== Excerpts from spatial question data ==
====
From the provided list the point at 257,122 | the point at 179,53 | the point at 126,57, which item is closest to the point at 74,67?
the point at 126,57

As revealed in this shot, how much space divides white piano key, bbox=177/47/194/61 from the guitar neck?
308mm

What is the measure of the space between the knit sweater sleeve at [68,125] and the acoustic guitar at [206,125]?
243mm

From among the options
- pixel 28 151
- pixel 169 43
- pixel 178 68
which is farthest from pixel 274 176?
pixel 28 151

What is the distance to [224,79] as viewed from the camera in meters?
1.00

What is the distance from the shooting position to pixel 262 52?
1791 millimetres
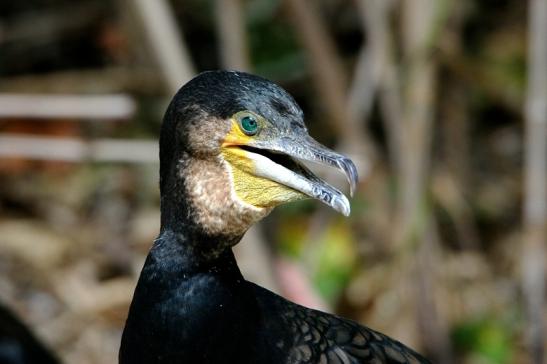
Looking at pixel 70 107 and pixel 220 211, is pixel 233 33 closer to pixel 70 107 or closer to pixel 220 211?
pixel 70 107

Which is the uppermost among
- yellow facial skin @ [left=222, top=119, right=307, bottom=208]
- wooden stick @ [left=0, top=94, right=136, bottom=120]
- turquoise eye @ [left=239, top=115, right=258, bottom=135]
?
wooden stick @ [left=0, top=94, right=136, bottom=120]

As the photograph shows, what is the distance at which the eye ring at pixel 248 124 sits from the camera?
298 cm

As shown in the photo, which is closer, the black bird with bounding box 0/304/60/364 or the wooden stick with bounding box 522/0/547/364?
the black bird with bounding box 0/304/60/364

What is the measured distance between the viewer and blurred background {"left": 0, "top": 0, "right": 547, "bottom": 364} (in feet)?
17.1

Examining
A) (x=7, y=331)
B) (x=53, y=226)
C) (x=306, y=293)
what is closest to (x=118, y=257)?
(x=53, y=226)

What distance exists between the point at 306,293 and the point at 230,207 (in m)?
2.69

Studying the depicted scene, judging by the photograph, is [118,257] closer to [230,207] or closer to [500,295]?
[500,295]

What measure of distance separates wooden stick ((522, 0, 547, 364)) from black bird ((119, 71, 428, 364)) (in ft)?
6.86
====
== TASK PROMPT ==
Copy all of the entries above word for word, leaving out the pictures.

== ANSWER FOR THIS EXERCISE ==
From the provided list the point at 257,122 | the point at 179,53 | the point at 126,57, which item is closest to the point at 74,67?
the point at 126,57

As revealed in this shot, how much space divides white piano key, bbox=177/47/194/61 from the guitar neck?
308mm

What is the measure of the space between the knit sweater sleeve at [68,125] and the acoustic guitar at [206,125]?
243mm

From among the options
- pixel 28 151
- pixel 169 43
- pixel 178 68
which is farthest from pixel 274 176?
pixel 28 151

What is the distance to [224,79] as viewed from the camera in meters?
1.00

What is the distance from the shooting position to pixel 262 52?
1791 millimetres
Looking at pixel 70 107 and pixel 220 211, is pixel 233 33 closer to pixel 70 107 or closer to pixel 220 211?
pixel 70 107

Which is the uppermost among
- yellow facial skin @ [left=222, top=119, right=307, bottom=208]
- wooden stick @ [left=0, top=94, right=136, bottom=120]
- turquoise eye @ [left=239, top=115, right=258, bottom=135]
?
wooden stick @ [left=0, top=94, right=136, bottom=120]

As the photograph shows, what is the distance at which the eye ring at pixel 248 124 sits from the camera?
298 cm

As shown in the photo, which is closer, the black bird with bounding box 0/304/60/364 or the wooden stick with bounding box 522/0/547/364?
the black bird with bounding box 0/304/60/364

What is the measured distance between the viewer and blurred background {"left": 0, "top": 0, "right": 547, "bottom": 364} (in feet)?
17.1

Examining
A) (x=7, y=331)
B) (x=53, y=226)
C) (x=306, y=293)
what is closest to (x=118, y=257)?
(x=53, y=226)

What distance exists between the point at 306,293 and the point at 230,207 (in m)?
2.69

Studying the depicted scene, judging by the photograph, is [118,257] closer to [230,207] or closer to [500,295]?
[500,295]

What measure of distance separates wooden stick ((522, 0, 547, 364)) from black bird ((119, 71, 428, 364)) (in ft)?
6.86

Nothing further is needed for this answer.